A tiny bird, fragile, snatched by my cat who cheerfully broke its neck. Rigid with death, its stunning beauty collides with the reality of random violence. I grasp at straws, struggling to find meaning in a world that thrives on it. But there’s no use in searching for meaning now. My cat is triumphant in her homicidal brutality. Everything is gossamer thin, translucent, even my own skin. I notice that the grey tones of the bird’s feathers are actually a chalky blue, and along with the red blood and white feathers, the tiny corpse resembles a soldier downed in battle, his wings fanned out like a Civil War rifleman pitched head-first into a trench after a heinous battle, a motif of red, white and blue.
When we moved to San Bernardino, California in 1955, there was no church in the north end of town, so the American legion post on 40th Street offered to let its members use the hall to operate bingo games, a church built out of spare change and chicken dinners.
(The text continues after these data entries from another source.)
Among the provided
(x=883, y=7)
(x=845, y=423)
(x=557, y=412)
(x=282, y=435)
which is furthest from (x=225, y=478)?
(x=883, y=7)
My parents would haul me along to the bingo games. I hated being there. A group of old men always seemed to occupy the hall’s shadows. Realizing that I was thoroughly bored, I asked my father about the men in the legion hats. Ah, he said, the soldiers. He pointed out a few men who’d fought in World War Two, and then a group of Korean War vets with full heads of hair and clear eyes, an event that I now only dimly remember, and that he’d served in the Army Airborne as a parachutist who never had to jump into a combat zone. Those men behind him, said my father, fought in World War one. And those very old men in wheelchairs, those men fought in the Spanish American War, and significantly, they spoke only to each other, in hushed tones, looking almost dainty, as though the very idea of taking someone’s life was beyond comprehension.
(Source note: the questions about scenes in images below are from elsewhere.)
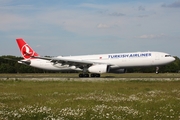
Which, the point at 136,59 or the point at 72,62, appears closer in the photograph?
the point at 136,59

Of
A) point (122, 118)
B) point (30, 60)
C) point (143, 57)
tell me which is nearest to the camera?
point (122, 118)

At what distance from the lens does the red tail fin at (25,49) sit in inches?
2061

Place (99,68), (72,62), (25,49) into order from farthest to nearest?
(25,49) < (72,62) < (99,68)

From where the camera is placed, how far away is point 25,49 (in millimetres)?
52906

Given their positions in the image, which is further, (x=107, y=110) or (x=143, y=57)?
(x=143, y=57)

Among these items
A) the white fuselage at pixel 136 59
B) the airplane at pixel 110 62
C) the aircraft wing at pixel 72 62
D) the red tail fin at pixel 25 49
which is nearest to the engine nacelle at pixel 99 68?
the airplane at pixel 110 62

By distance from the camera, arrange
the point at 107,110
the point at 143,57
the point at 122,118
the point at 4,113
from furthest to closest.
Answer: the point at 143,57, the point at 107,110, the point at 4,113, the point at 122,118

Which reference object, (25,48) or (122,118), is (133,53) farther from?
(122,118)

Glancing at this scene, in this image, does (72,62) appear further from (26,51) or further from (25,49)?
(25,49)

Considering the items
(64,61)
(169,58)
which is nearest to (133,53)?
(169,58)

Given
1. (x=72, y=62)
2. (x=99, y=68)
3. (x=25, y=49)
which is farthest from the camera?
(x=25, y=49)

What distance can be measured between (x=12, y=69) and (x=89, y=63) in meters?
63.5

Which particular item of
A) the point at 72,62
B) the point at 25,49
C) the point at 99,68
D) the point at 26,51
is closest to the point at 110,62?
the point at 99,68

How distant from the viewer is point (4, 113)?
36.5ft
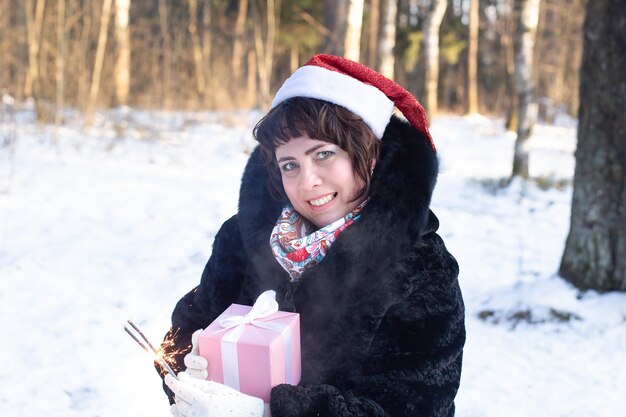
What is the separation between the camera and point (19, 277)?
13.7 ft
In the mid Nineties I worked for a very successful landscape company in Austin, Texas. The company president brought in an old friend as a partner, a tight, grasping MBA who thought himself smarter than all his employees. One of the managers, John, became my friend, and in the course of getting to know each other, he revealed that he survived two tours of duty flying Cobra helicopter gunships in Vietnam. He bragged about his exploits regularly, but I always sensed that he was greatly conflicted by his actions. He began to tell stories, horrific battles he’d taken part in that had left thousands of Vietnamese corpses littering the jungle.
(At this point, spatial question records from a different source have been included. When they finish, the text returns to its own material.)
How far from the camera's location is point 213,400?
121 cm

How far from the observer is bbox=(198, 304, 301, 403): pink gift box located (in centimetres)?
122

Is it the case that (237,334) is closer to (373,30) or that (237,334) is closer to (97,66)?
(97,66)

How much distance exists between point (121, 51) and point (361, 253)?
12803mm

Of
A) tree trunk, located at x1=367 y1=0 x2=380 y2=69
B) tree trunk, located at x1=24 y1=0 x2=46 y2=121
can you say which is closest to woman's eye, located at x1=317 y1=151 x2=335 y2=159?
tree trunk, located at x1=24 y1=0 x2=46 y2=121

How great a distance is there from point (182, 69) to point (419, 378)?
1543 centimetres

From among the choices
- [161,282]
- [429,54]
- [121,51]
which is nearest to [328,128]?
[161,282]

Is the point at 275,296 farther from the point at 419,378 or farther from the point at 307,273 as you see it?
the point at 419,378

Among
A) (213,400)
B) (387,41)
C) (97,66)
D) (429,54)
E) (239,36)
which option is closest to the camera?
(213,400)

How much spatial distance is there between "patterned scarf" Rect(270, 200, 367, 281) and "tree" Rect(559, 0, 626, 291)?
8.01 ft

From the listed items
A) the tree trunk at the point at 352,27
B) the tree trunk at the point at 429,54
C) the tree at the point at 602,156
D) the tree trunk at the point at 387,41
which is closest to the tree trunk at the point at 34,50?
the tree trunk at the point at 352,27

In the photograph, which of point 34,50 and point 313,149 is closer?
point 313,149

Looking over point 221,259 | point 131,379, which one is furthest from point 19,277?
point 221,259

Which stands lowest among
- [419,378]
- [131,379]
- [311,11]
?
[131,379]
The new owner asked me to stop by one afternoon and look over his landscape, and I brought John along only to discover that the new partner hired expert guides, flew up into North West Canada, shot large game animals, and had them professionally prepared by taxidermists. The new partner pointed at the last animal he’d shot, and waited for us to act as though we were impressed. Well, said John. I killed a lot of humans in Vietnam, and now, I don’t want to ever kill another living creature for as long as I live. Thirty days later, John was fired.